Marieme is an African-French tennager living in a poor neighbourhood in Paris. As her mother works long hours she has plenty of responsibilities within her household where her older and very strict brother takes the unofficial mantle of head of whilst their mother isn’t present. Marieme’s academic career has been affected adversely because of her household duties and it is suggested that when she leaves school she takes a vocational course which leaves her disillusioned and despairing.
She quickly finds solace and escape under the auspices of a girl gang. With this she appears to come out of her shell more but also sacrifices her true personality so that she can fit in and so a kind of grooming starts with her adopting the ways of the gang as a collective and burying her true self in the process. The gang appears to be the role models and family she always wanted rather than the actual family situation she finds herself in. This is very liberating. But also very dangerous when the will of the collective group take over her individual will. She is even given a new name by the group- Vic which is short for Victory and hew new (and fake) identity is sealed.
This film is stunning. It’s a tale of coming of age, friendship and how life can hold many unexpected twists and turns. It also shows how some people’s futures are so empty and devoid of meaning due to a bleak future that they are enticed by the perceived glamour of a life as a rebel or maverick. But with such a life comes serious consequences that are shown worts and all within the film.

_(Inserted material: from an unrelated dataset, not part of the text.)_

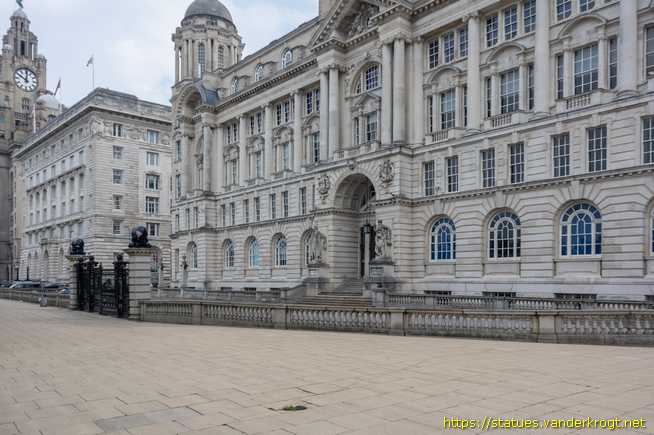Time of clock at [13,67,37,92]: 10:00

With being in a gang there are also rivalries with other gangs to show who is the baddest and most dangerous. This happens in the form of organised fights that are arranged between members of rival gangs with plenty of onlookers cheering and even filming proceedings on their phones. The fights reminded me of some of the fights seen within the TV series Wentworth as they symbolise more than just a winner and a loser but also how they can determine one’s status within a much bigger hierarchy.

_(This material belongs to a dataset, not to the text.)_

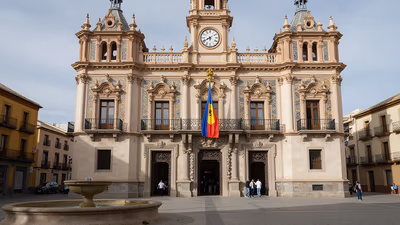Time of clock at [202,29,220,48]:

Reject a boring life with soul destroying jobs, lack of prospects and a bleak future. But beware of what you accept in it’s place as this may make you vulnerable to other kinds of dangers and place a target on your head.

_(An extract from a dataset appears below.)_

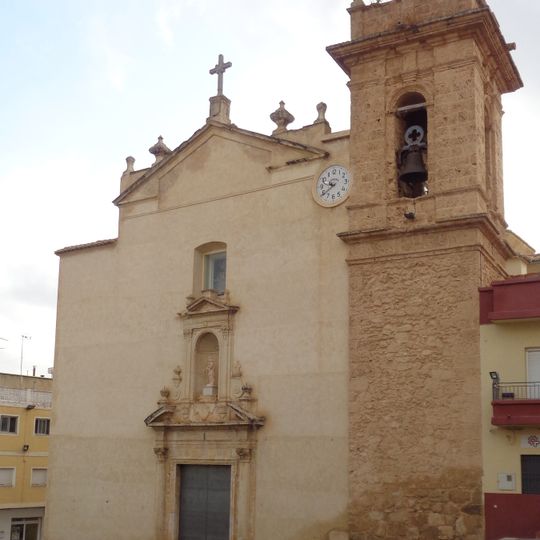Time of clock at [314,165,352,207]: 9:39
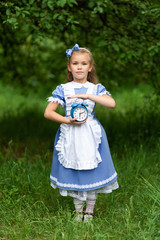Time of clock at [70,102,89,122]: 6:11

One criticism that director Céline Sciamma received on making this film was that she is a white women telling a story of black women and so her film is somewhat disingenuous and not authentic. This is nonsense and I oppose this criticism just as much as the arguments levelled at certain actors for portraying a character who is within a different demographic to themselves. It’s called acting for a reason just as directors can tell stories involving characters with different origins to their own.
Look out for the amazing sequence in which the leads mime to Rihanna’s Diamonds, not that you would fail to miss such an exquisite moment. But this could be said about the whole of Girlhood. It’s a stunning film.